Nicola, chi sei oggi?
Domanda semplice, risposta complicata. Sono uno che ha smesso di cercare un’etichetta. Per anni ho provato a spiegarmi attraverso parole come consulente, strategist o innovatore, ma la verità è che faccio una cosa sola: metto insieme pezzi che normalmente non si parlano. Tecnologia, politica, territori, persone. Il mio lavoro è creare connessioni che ancora non esistono.
Se dovessi consigliare qualcosa a un ragazzo di vent’anni?
Gli direi di non cercare di essere utile al sistema, ma di capire dove il sistema è rotto. Poi gli direi anche una cosa più brutale: se aspetti che qualcuno ti dia il permesso, sei già fuori gioco.
Parli spesso di futuro. Ma cos’è davvero il futuro oggi?
Il futuro non è un tempo. È una responsabilità. Abbiamo sempre pensato al futuro come qualcosa che arriva. È un errore. Il futuro è già qui, ma distribuito male e soprattutto pensato poco. Oggi il problema non è la mancanza di innovazione. È l’assenza di visione. Siamo pieni di tecnologia e poverissimi di direzione.
Sardegna: limite o opportunità?
Dipende da quanto sei disposto a rompere le regole. Se pensi alla Sardegna come periferia hai già perso. Se inizi a considerarla come laboratorio cambia tutto. L’isola non è un vincolo ma un sistema sperimentabile. La Sardegna potrebbe diventare una delle piattaforme più avanzate d’Europa per testare nuovi modelli di governance, innovazione e sviluppo territoriale. Il punto è capire se vogliamo davvero farlo.
Parli di GovTech, ecosistemi e piattaforme. Cosa significa concretamente?
Significa che lo Stato non può più funzionare come nel Novecento. Serve passare da una logica burocratica a una logica di infrastruttura intelligente. Non si tratta semplicemente di portare la tecnologia nella pubblica amministrazione, ma di ripensare il rapporto tra cittadini, dati e decisioni pubbliche. Significa anticipare i problemi invece di rincorrerli e utilizzare l’intelligenza artificiale per governare meglio. Altrimenti stiamo soltanto digitalizzando il caos.

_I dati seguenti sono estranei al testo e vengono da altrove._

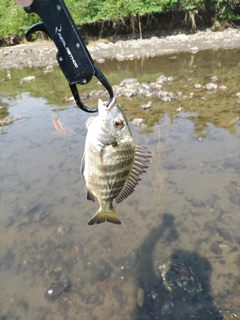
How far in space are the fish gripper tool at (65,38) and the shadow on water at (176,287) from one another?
10.5 feet

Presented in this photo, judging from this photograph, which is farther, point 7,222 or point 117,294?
point 7,222

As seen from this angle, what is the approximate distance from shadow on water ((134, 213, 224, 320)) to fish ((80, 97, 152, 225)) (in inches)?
79.9

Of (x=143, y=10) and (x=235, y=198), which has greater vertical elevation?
(x=143, y=10)

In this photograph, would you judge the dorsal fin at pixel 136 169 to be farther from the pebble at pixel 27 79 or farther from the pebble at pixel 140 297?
the pebble at pixel 27 79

Sei molto critico verso il sistema italiano. Perché?
Perché lo conosco. L’Italia è un Paese incredibile che spesso riesce ad autosabotarsi. Abbiamo talento, creatività e visione. Quello che manca è la capacità di esecuzione. Siamo pieni di persone che spiegano cosa bisognerebbe fare e molto meno di persone che lo fanno davvero.
Hai parlato di “sindrome della lavagna”. Cos’è?

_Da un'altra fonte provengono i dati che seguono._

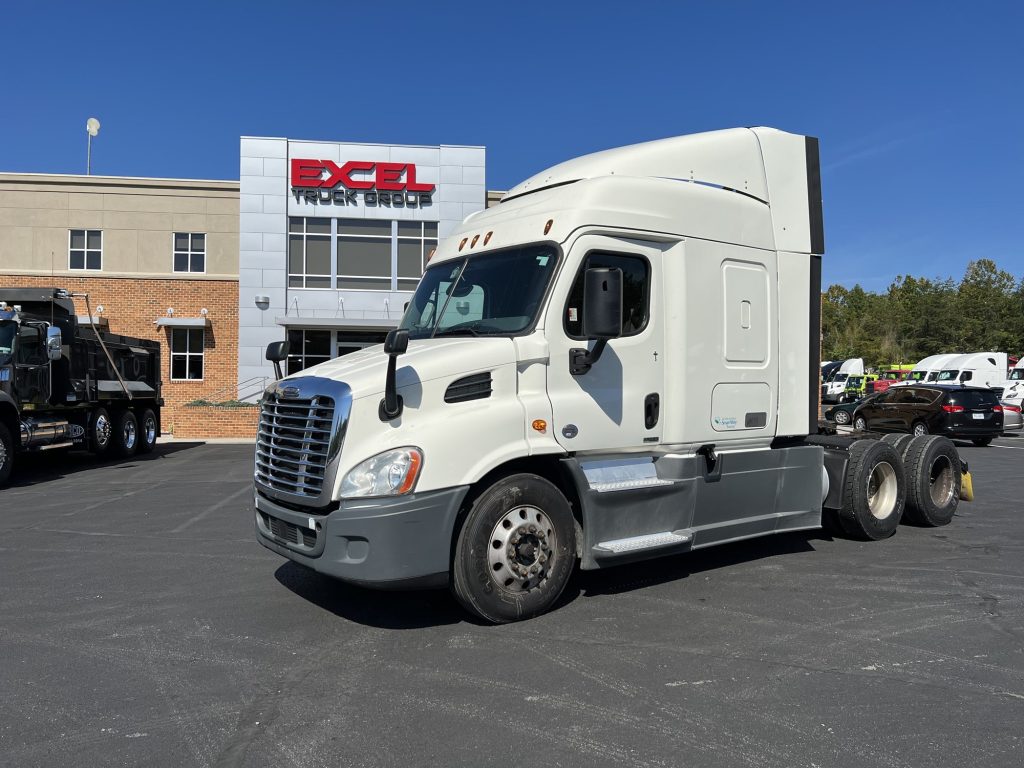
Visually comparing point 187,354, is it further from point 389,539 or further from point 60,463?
point 389,539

È quella situazione in cui hai qualcosa da dire ma ti blocchi perché sai che qualcuno ti sta guardando. Abbiamo una paura enorme di esporci, di sbagliare e di essere giudicati. Così finiscono per parlare sempre gli stessi. E spesso non sono quelli che hanno più cose da dire.

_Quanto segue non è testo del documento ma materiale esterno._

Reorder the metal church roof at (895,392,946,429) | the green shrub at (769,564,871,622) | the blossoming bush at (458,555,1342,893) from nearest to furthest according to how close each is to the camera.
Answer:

Qual è una paura con cui hai imparato a convivere?
La paura di sprecare tempo. Non nel senso produttivista del termine, ma umano. Ho imparato che il tempo è la vera moneta della vita. Puoi perdere soldi, ruoli e occasioni. Ma il tempo che non hai usato per amare, creare, capire, ascoltare o cambiare qualcosa non torna più. Convivere con questa paura mi ha reso meno superficiale e più radicale nelle scelte.
Hai un luogo in Sardegna dove torni quando sei stanco?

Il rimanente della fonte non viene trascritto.